6. Atacaremos a la religión católica. Profundamente arrepentidos de habernos empapado de agua bendita en nuestra vida pretérita de seminaristas o de clérigos, nos despojaremos de los hábitos y nos bañaremos con colonia de modernidad. Atacaremos por ello de forma furibunda y sin argumentos a la Iglesia católica, en tanto que representa la tradición histórica de España. No obstante, no nos declararemos ateos, sino agnósticos, pues la fe es para nosotros los miembros del PSOE algo propio del fuero interno de la conciencia. Así, respetaremos a los musulmanes, los animistas, hechiceros y demás chusma para que sigan profesando sus irracionales dogmas.

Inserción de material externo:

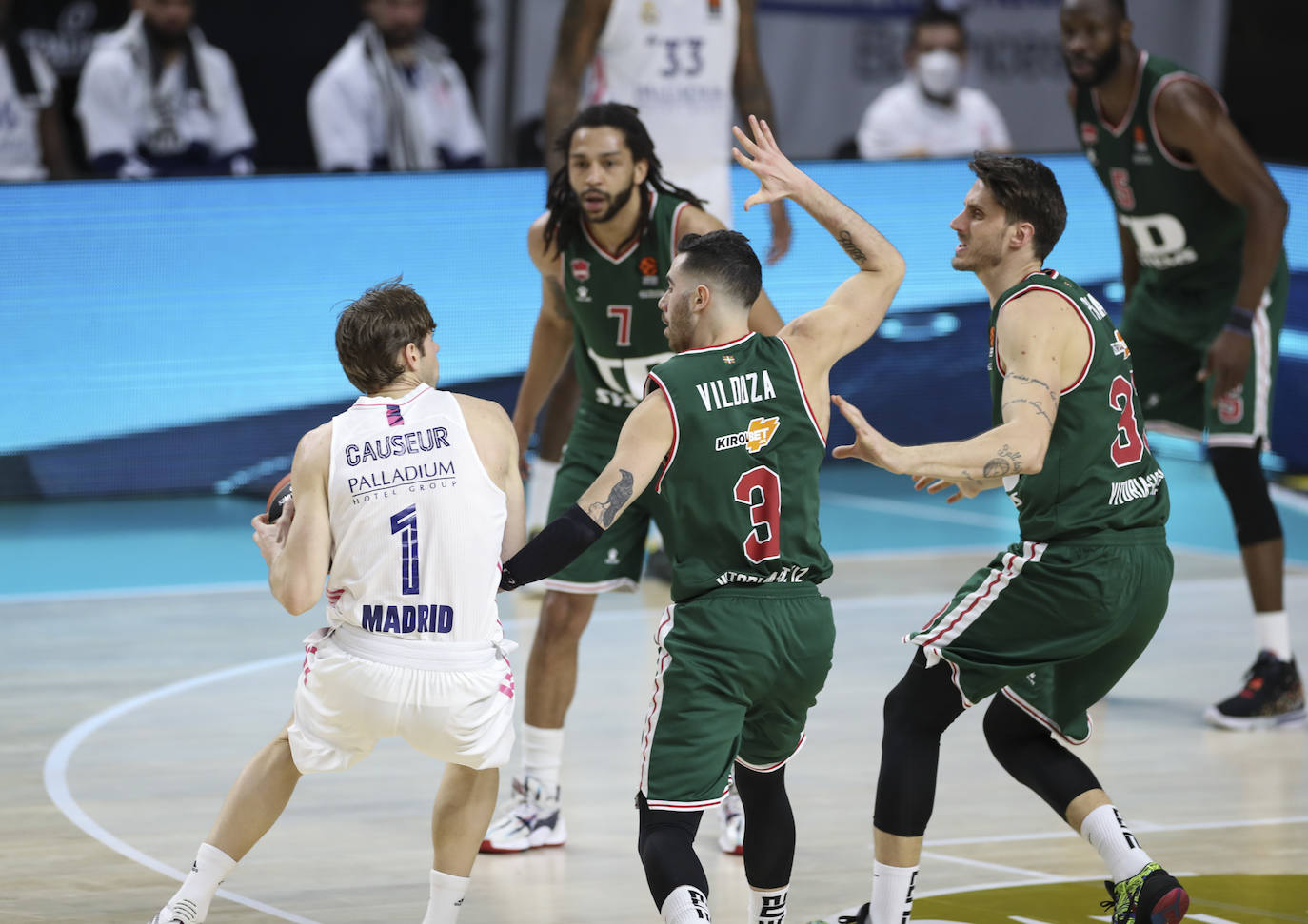 Fotos: El Real Madrid - TD Systems Baskonia, en fotos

7. Sólo el socialfascismo, en tanto que partido que lleva al «progreso» a la metafísica Humanidad, tiene legitimidad para gobernar. Aquel que pretenda descabalgar al PSOE de su poltrona, aunque haya obtenido una mayoría parlamentaria suficiente, será rociado con las más innobles y groseras calumnias: derechista, cavernícola, reaccionario, belicista, &c. En ningún momento reconoceremos su legitimidad para gobernar, aunque ostente la mayoría absoluta. En cambio, nosotros estaremos más que legitimados para realizar todo tipo de pactos aunque tengamos la mayoría más endeble de la Historia democrática. El mito de la voluntad general está de nuestro lado.

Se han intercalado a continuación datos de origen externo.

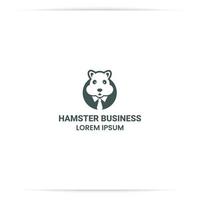 logo design hamster business vektor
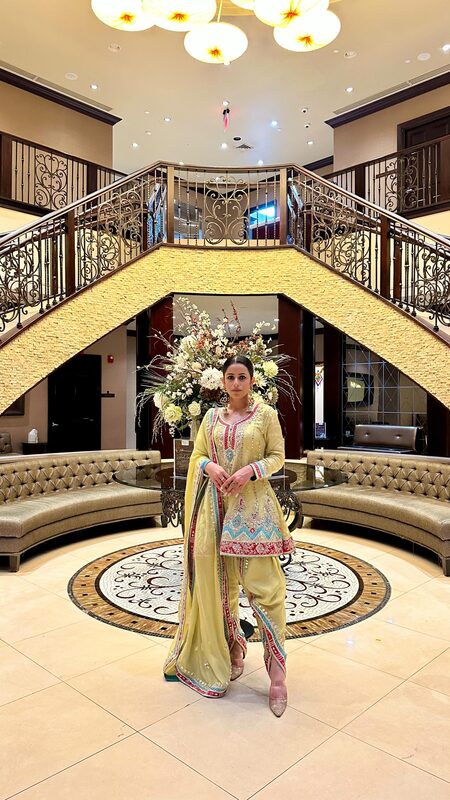 Roopsi Bansal dressed up for Diwali celebrations at The Imperia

8. Todo vale con tal de permanecer en el poder. No dudaremos en vender nuestra alma al mismísimo diablo. Fausto será un aprendiz a nuestro lado. Si es necesario, daremos todas las prebendas necesarias para que la derecha extravagante, esto es, los partidos secesionistas que ansían destruir España, pueda seguir laborando en pos de sus ideales independentistas. Es más, dado que para nosotros España nace «por consenso» en 1978, siempre podremos argumentar que toda la Historia anterior fue un error «derechista y franquista» que habremos de subsanar destruyendo España y disolviendo sus partes resultantes en Europa.

9. Usaremos la retórica en favor de las clases trabajadoras y desfavorecidas para luego apuñalarlas por la espalda. Si nos votan, les adularemos; en caso contrario, serán insultados y descalificados como «obreros de derechas» por los medios de comunicación a sueldo del socialfascismo. En cualquier caso, no dudaremos en realizar reformas laborales que les perjudiquen en sus derechos sociales, mientras damos todo tipo de facilidades a nuestros amigos los empresarios para abaratar el despido y aumentar el ejército de reserva del capitalismo.

10. Según convenga. Dado que el socialfascismo carece de doctrina, podremos ampliar o reducir nuestro decálogo según convenga a nuestros intereses, que no son otros que ostentar el poder por el poder mismo.